Segment Start: DATA SUPPLIED

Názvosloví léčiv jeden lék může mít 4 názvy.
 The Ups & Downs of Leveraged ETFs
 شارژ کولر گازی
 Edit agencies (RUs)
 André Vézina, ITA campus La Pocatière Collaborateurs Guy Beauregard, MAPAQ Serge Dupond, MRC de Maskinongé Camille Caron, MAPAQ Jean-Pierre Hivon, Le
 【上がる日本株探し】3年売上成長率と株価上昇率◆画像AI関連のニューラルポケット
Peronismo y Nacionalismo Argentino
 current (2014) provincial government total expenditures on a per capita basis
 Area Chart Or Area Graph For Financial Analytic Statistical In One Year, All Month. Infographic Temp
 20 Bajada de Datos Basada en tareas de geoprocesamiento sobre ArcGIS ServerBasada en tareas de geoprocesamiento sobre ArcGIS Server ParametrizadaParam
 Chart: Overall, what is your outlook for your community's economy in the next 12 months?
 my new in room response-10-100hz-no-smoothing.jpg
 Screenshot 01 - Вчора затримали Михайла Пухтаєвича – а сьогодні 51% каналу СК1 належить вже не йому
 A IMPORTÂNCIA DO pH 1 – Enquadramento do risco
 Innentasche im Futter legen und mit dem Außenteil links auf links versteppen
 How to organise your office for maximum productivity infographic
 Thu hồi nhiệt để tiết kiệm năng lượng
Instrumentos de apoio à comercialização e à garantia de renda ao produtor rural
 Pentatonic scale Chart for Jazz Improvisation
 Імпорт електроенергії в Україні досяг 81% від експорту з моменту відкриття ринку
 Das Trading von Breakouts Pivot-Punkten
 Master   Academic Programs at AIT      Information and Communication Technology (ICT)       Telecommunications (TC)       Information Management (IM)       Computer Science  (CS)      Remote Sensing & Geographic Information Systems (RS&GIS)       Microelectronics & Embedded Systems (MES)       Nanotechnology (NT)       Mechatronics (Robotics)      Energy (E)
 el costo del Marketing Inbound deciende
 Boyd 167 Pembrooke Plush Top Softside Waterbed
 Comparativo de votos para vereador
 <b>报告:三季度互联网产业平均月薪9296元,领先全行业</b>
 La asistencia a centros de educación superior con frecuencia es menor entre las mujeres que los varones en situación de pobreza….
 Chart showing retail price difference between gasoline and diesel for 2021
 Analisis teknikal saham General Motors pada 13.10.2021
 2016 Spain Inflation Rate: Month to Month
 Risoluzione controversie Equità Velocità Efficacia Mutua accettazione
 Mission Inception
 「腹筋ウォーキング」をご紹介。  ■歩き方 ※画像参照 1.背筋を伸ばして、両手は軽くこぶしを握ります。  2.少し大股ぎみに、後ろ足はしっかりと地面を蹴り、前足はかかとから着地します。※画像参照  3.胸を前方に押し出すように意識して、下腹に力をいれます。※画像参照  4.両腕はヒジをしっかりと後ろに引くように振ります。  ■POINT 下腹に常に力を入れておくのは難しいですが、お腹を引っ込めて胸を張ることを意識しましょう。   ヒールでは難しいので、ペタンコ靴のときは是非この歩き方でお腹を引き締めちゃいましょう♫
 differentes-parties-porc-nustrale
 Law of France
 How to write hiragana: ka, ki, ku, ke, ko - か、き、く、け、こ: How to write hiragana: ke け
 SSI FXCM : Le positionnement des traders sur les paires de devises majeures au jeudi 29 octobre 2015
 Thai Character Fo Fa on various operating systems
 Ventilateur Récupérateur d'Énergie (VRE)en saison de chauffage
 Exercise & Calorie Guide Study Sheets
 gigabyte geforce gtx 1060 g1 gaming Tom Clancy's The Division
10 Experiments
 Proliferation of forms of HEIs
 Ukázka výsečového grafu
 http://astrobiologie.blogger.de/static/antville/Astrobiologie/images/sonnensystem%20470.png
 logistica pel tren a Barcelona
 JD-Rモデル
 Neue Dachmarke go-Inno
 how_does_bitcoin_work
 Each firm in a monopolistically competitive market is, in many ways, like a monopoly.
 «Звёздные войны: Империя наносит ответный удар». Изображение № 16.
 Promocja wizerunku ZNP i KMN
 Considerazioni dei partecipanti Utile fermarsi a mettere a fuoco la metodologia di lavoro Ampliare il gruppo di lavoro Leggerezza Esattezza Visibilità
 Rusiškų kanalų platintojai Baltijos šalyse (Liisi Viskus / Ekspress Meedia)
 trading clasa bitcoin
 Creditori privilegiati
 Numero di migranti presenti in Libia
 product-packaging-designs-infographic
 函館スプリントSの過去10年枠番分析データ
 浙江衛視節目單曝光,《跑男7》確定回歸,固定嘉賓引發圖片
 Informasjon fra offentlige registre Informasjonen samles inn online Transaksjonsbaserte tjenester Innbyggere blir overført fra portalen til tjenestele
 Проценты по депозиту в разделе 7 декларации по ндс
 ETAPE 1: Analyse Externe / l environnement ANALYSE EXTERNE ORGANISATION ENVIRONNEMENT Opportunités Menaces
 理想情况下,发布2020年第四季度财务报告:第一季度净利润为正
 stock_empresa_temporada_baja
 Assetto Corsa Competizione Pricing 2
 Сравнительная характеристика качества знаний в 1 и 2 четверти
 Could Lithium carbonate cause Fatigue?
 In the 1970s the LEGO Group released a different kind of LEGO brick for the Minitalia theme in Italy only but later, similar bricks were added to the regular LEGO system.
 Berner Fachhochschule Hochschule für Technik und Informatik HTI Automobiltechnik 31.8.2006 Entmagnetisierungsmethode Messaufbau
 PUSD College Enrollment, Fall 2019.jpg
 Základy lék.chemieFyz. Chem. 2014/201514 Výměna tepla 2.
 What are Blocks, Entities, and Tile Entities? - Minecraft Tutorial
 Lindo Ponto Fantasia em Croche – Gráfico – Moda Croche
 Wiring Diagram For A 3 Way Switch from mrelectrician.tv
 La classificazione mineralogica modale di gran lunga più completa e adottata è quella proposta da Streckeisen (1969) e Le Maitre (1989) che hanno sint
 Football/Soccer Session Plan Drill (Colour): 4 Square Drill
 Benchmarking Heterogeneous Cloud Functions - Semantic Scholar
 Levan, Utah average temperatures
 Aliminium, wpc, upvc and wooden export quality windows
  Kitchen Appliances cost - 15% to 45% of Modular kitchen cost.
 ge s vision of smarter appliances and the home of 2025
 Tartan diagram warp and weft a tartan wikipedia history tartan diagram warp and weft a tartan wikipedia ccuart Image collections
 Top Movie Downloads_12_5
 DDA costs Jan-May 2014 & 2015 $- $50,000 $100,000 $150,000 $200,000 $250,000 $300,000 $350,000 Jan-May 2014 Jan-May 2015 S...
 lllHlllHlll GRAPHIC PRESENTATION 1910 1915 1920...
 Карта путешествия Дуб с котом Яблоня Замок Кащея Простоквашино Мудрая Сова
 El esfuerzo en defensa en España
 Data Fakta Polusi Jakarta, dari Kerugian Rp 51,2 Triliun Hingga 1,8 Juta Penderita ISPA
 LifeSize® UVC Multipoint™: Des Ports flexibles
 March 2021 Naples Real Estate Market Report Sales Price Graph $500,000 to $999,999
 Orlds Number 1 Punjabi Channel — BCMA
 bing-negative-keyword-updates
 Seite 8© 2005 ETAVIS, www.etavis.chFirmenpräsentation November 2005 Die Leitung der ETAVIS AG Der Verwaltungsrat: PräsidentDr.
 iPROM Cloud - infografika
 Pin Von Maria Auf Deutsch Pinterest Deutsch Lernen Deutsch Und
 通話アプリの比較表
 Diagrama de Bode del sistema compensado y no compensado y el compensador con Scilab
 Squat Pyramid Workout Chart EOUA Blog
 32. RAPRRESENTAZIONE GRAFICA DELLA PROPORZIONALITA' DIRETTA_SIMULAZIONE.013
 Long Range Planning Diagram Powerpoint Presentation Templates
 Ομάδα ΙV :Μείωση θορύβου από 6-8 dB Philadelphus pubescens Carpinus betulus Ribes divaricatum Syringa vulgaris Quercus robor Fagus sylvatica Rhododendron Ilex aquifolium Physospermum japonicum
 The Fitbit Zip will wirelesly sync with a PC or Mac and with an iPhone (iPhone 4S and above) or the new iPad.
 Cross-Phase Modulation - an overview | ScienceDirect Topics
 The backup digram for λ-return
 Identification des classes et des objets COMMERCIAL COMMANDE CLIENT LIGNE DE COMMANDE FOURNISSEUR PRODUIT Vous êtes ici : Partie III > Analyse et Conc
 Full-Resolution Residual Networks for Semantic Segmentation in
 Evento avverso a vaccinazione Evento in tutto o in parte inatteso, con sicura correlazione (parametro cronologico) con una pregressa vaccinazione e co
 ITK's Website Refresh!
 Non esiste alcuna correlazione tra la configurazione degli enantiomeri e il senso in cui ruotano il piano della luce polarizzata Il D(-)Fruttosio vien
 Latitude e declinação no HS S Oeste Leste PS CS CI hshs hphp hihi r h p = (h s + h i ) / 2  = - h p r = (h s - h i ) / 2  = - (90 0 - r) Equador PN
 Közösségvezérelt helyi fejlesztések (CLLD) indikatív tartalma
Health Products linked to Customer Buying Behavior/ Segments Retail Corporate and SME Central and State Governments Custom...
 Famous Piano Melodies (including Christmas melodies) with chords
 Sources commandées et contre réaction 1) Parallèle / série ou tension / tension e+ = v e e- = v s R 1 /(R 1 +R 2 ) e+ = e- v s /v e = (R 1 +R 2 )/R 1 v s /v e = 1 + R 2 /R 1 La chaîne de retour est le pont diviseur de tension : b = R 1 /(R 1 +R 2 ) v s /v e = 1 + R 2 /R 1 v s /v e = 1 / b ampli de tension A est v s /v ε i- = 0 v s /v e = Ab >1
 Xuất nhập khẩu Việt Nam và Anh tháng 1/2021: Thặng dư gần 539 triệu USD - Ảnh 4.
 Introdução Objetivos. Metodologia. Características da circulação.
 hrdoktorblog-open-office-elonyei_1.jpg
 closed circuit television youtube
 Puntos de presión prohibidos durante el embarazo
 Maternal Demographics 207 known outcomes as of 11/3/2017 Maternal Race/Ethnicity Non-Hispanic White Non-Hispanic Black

Segment End: DATA SUPPLIED

__YOUR GOAL__
Your task is to retype the entries verbatim, starting with the line that holds "20 Bajada de" and stopping after the line that holds "Screenshot 01 - Вчора".

__WRITTEN REPLY__
 20 Bajada de Datos Basada en tareas de geoprocesamiento sobre ArcGIS ServerBasada en tareas de geoprocesamiento sobre ArcGIS Server ParametrizadaParam
 Chart: Overall, what is your outlook for your community's economy in the next 12 months?
 my new in room response-10-100hz-no-smoothing.jpg
 Screenshot 01 - Вчора затримали Михайла Пухтаєвича – а сьогодні 51% каналу СК1 належить вже не йому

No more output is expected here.